I have now converted all of my ListViews to use the new approach that uses explicit setting of the label values because I really like the extra layer of abstraction between the object API and the HTML wicket:id values. This abstraction does create more typing and more code, but I think the tradeoff is worthwhile.
But, for an even better repeater solutions, see the DataTable and DefaultDataTable. These objects have more Java code, but there is only a single
Jonathan Locke said
There is one difference between those two pieces of code, however. In the second case, each Label is being hardwired to a Model with a simple string in it (see Label constructor). That model won’t ever update if the Interest model changes.
The first example won’t either, but that’s because the compound property model is being created directly on the POJO.
If you created that model as folllows AND you converted the interestsAsList property to a List of some IModel implementation (say, InterestModels), your whole list would update any time the model changed:
item.setModel(new CompoundPropertyModel(item.getModel()))
If you did that all the time, you could make a subclass of ListView called CompoundListView.
The trick to really getting models to work for you in Wicket is to make all your session stored data some kind of model and work on classes to make that easy.

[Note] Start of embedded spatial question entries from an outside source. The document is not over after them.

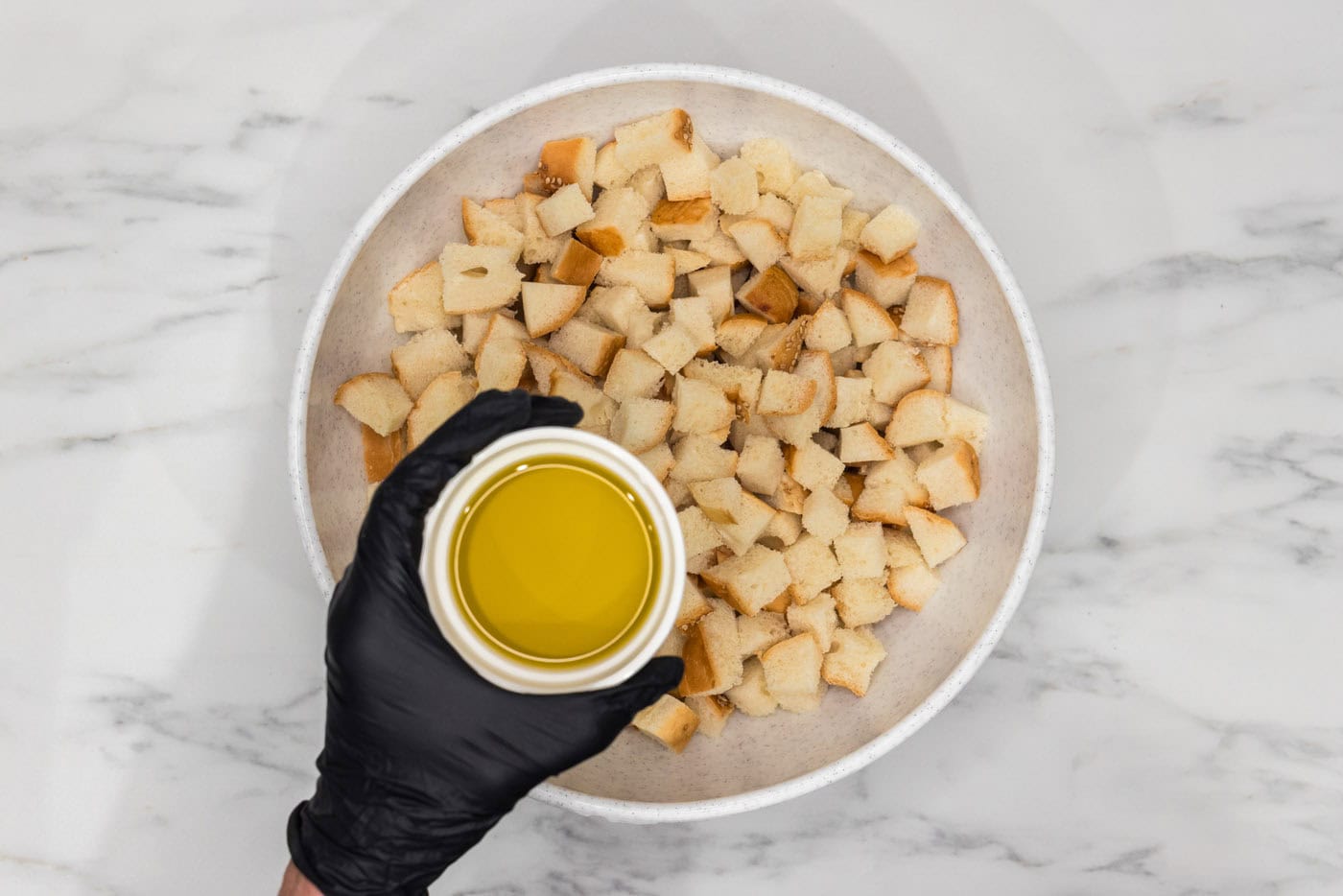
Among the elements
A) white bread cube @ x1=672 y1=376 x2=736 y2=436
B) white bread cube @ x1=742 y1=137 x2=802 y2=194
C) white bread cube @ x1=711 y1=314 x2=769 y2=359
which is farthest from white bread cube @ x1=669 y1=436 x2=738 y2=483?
white bread cube @ x1=742 y1=137 x2=802 y2=194

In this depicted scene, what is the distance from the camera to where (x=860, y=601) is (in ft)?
3.87

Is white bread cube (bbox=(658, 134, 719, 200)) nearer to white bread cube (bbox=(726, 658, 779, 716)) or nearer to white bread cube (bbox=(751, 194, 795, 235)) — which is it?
white bread cube (bbox=(751, 194, 795, 235))

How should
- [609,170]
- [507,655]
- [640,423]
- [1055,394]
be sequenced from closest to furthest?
[507,655]
[640,423]
[609,170]
[1055,394]

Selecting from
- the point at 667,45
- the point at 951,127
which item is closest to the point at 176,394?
the point at 667,45

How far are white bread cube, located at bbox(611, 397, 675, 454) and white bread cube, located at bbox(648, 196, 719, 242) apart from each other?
0.69ft

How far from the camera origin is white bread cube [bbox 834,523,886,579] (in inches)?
45.4

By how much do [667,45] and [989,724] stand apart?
1019mm

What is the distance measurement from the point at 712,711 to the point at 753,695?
5 cm

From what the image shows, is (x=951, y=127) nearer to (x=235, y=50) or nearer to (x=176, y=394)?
(x=235, y=50)

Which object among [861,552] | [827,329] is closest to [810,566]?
[861,552]

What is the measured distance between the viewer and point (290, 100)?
1.37 m

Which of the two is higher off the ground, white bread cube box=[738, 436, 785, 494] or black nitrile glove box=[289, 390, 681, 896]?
white bread cube box=[738, 436, 785, 494]

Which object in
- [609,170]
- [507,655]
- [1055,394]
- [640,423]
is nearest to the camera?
[507,655]

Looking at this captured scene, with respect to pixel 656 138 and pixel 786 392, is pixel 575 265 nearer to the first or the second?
pixel 656 138
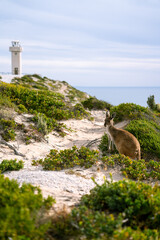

Instead of manually wrapping an Interest in a model, you can make an InterestModel that just solves that problem and start passing around InterestModels. If you need lists of interest models, you can build a model class for that like InterestModelCollection.
Jonathan Locke said
In a future version of wicket, generics will make it possible to create generic models. Instead of having a StoryModel, you could have a WhateverModel<Story>.
doubleA said
Jonathan, thanks for the pointers, but I’m a little confused about the InterestModel concept. Would the InterestModel not wrap an Interest object? If that is the case, would the InterestModel have getters for any properties that need to be accessed?
My confusion is around the getObject() method in the IModel interface. If I’m not simply wrapping my POJO, what would be returned by the getObject() method.
Jonathan Locke said
InterestModel would be a class you define. possibly a subclass of LoadableDetachableModel or some other class. it would hold on to an id and load the Interest object on demand when someone outside calls IModel.getObject(). IModel.getObject() is going to return your POJO. it’s just going to indirect it so you can hang onto your POJO by db id instead of by reference.